Contribution Guidelines
Hi! Thank you for taking the time to contribute to Hyperse!
In order to make the best use of both your time and that of the Hyperse maintainers, please follow the guidelines in this document.
Branches
There are 3 important branches to know about:
master
- the default branchminor
- a branch for commits which introduce new features which would go in the next SemVer minor release.major
- a branch for commits which introduce breaking changes which would go in the next SemVer major release.
Bug fixes should go direct in the master
branch, from which new patch releases will be made regularly. Periodically the master branch will be merged into the minor
and major
branches.
Bug fixes
If you would like to contribute a bugfix, please first create an issue detailing the bug, and indicate that you intend to fix it. When creating commits, please follow the commit message format below.
New features
Again, please create a feature request detailing the functionality you intend to add, and state that you would like to implement it. When creating commits, please follow the commit message format below. New feature pull requests should be made against the minor
branch.
When adding new public APIs to support your new feature, add a @since 1.2.0
tag (where "1.2.0" corresponds to what will be the next minor version) to the doc block. This will let readers of the documentation know the version in which the API was introduced. See the docs readme for more details on the valid docs tags.
/**
* @description
* Sets the value of the new API thing.
*
* @since 1.2.0
*/
myNewApi: number;
Commit message format
This repo uses Conventional Commits.
type(scope): Message in present tense
type
may be one of:
- feat (A new feature)
- fix (A bug fix)
- docs (Documentation only changes)
- style (Changes that do not affect the meaning of the code (white-space, formatting, missing semi-colons, etc))

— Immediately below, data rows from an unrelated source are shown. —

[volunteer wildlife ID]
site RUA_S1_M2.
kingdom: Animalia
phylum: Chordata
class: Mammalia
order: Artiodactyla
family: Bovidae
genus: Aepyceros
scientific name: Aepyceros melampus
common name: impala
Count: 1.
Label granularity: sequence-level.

- refactor (A code change that neither fixes a bug nor adds a feature)
- perf (A code change that improves performance)
- test (Adding missing tests or correcting existing tests)
- chore (Other changes that don't modify src or test file)
scope
indicates the package affected by the commit:
- website
- core
- common
- etc.
If a commit affects more than one package, separate them with a comma:
fix(core,common): Fix the thing
You can use `yarn g:cz` to interactively prompt you on how to commit.
If a commit applies to no particular package (e.g. a tooling change in the root package.json), the scope can be omitted.
Breaking Changes
If your contribution includes any breaking changes (including any backwards-incompatible changes; backwards-incompatible changes to current behavior), please include a BREAKING CHANGE
section in your commit message as per the Conventional Commits specification.
Please also make your pull request against the major
branch rather than master
in the case of breaking changes.
Example:
feat(core): Add new field to Customer
Relates to #123. This commit adds the "foo" field to the Custom entity.
BREAKING CHANGE: A DB migration will be required in order to add the new "foo" field to the customer table.
Linting
Commit messages are linted on commit, so you'll know if your message is not quite right.
Setting up the dev environment
After cloning the Hyperse repo, please follow the Development guide in the README for instructions on how to get up and running locally.
Contributor License Agreement
All contributors are required to agree to the Contributor License Agreement before their contributions can be merged.
This is done via an automation bot which will prompt you to sign the CLA when you open a pull request.